start SUPPLIED MATERIAL

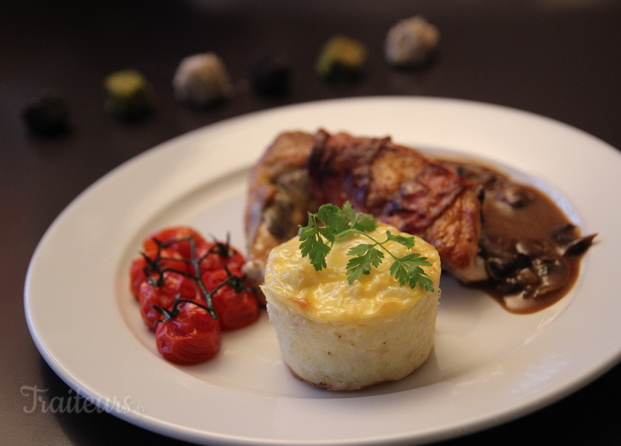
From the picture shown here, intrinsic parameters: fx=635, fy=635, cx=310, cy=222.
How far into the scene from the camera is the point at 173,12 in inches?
381

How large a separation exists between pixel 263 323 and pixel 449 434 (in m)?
1.66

end SUPPLIED MATERIAL

§ WHAT NEEDS TO BE DONE: Reproduce the material word for word. Any pictures should be left out of the copy.

§ SOLUTION TO THIS EXERCISE:
From the picture shown here, intrinsic parameters: fx=635, fy=635, cx=310, cy=222.
How far into the scene from the camera is the point at 173,12 in inches?
381

How large a separation exists between pixel 263 323 and pixel 449 434 (in m)?
1.66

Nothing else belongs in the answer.